▸ **Short exercise**
Reproduce the records below word for word, starting at the line that contains "Taking a look" and ending at the final line of the records.

--- --- ---

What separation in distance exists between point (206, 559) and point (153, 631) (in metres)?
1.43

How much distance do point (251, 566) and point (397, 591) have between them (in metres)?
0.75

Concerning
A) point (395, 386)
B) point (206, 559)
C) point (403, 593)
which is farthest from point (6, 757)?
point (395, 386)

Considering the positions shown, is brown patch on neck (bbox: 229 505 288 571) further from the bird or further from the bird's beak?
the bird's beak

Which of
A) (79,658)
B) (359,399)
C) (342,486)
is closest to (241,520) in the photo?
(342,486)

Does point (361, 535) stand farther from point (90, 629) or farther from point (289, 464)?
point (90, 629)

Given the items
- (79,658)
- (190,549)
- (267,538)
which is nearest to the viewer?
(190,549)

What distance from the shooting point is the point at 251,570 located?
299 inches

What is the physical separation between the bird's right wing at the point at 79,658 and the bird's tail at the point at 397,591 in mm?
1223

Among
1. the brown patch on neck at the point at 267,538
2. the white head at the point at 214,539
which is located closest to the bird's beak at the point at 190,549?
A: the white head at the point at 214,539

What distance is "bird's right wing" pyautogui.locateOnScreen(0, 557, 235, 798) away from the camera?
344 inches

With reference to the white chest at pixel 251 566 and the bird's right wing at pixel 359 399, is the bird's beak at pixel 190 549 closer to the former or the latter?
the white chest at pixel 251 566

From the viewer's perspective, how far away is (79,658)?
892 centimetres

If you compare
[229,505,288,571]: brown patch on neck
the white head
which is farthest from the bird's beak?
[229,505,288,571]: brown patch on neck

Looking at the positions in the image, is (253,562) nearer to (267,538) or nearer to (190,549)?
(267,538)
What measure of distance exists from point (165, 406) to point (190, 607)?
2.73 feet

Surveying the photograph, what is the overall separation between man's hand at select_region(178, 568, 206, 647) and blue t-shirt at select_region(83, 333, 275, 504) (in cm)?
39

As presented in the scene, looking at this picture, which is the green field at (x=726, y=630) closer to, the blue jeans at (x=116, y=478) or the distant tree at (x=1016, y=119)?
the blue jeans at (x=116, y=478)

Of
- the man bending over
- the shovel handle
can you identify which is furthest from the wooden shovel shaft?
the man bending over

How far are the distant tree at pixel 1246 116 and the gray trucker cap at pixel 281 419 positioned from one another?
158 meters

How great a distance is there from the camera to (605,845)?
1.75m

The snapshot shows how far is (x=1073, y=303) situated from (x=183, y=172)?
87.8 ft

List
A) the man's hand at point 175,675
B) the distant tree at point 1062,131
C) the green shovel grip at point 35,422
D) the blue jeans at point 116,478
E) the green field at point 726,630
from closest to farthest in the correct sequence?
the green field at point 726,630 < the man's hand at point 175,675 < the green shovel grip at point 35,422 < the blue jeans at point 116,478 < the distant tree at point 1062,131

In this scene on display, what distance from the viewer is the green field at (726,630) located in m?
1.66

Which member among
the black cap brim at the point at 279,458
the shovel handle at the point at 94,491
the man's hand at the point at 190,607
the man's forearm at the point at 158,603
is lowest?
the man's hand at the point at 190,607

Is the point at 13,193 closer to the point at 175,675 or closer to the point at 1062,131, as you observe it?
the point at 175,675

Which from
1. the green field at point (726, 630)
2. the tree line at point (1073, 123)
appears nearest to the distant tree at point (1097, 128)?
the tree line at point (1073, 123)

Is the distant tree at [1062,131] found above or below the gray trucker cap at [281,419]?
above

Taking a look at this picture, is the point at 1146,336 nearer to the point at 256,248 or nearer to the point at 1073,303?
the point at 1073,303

--- --- ---

▸ **Solved problem**
Taking a look at this picture, is the point at 1146,336 nearer to the point at 256,248 or nearer to the point at 1073,303?
the point at 1073,303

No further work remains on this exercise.